[
https://issues.apache.org/jira/browse/PIG-3292?page=com.atlassian.jira.plugin.system.issuetabpanels:comment-tabpanel&focusedCommentId=13678589#comment-13678589
]
Johnny Zhang commented on PIG-3292:
-----------------------------------
thanks for opening jira Sergey, took a look, not sure this is by design or not.
Take a simpler case, we can do self-cross outside of foreach
{noformat}
a = load 'input' as (key, x);
b = cross a, a;
dump b;
{noformat}
but do it in a foreach will fail
{noformat}
a = load 'input' as (key, x);
a_group = group a by key;
b = foreach a_group { y = cross a, a; generate y; }
dump b;
{noformat}
although they fail with different error (Duplicate schema alias), but overall I
think it is important to figure out why we have this kind of restriction within
foreach ?
> Logical plan invalid state: duplicate uid in schema during self-join to get
> cross product
> -----------------------------------------------------------------------------------------
>
> Key: PIG-3292
> URL: https://issues.apache.org/jira/browse/PIG-3292
> Project: Pig
> Issue Type: Bug
> Components: parser
> Affects Versions: 0.10.0
> Environment: CDH 4.2
> Reporter: Sergey
> Labels: newbie
>
> Hi.
> Looks like PIG-3020
> but works in a different way.
> Our pig version is:
> Apache Pig version 0.10.0-cdh4.2.0 (rexported)

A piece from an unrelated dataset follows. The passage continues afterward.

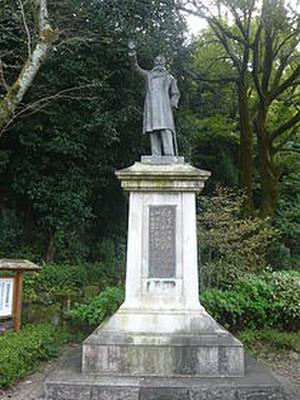 210pxtaisuke_itagaki_bronze_statue_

> compiled Feb 15 2013, 12:20:54
> Accoring to release note, PIG-3020 is included into CDH 4.2 dist
> http://archive.cloudera.com/cdh4/cdh/4/pig-0.10.0-cdh4.2.0.CHANGES.txt
> The problem:
> We want to do self join to get cross-product
> {code}
> a = load '/input' as (key, x);
> a_group = group a by key;
> b = foreach a_group {
> y = a.x;
> pair = cross a.x, y;
> generate flatten(pair);
> }
> dump b;
> {code}
> And an error:
> {code}
> ERROR org.apache.pig.tools.grunt.Grunt - ERROR 2270: Logical plan invalid
> state: duplicate uid in schema : 1-7::x#16:bytearray,y::x#16:bytearray
> {code}
> Here is workaround :)
> {code}
> a = load '/input' as (key, x:int);
> a_group = group a by key;
> b = foreach a_group {
> y = foreach a generate -(-x);
> pair = cross a.x, y;
> generate flatten(pair);
> }
> dump b;
> {code}
--
This message is automatically generated by JIRA.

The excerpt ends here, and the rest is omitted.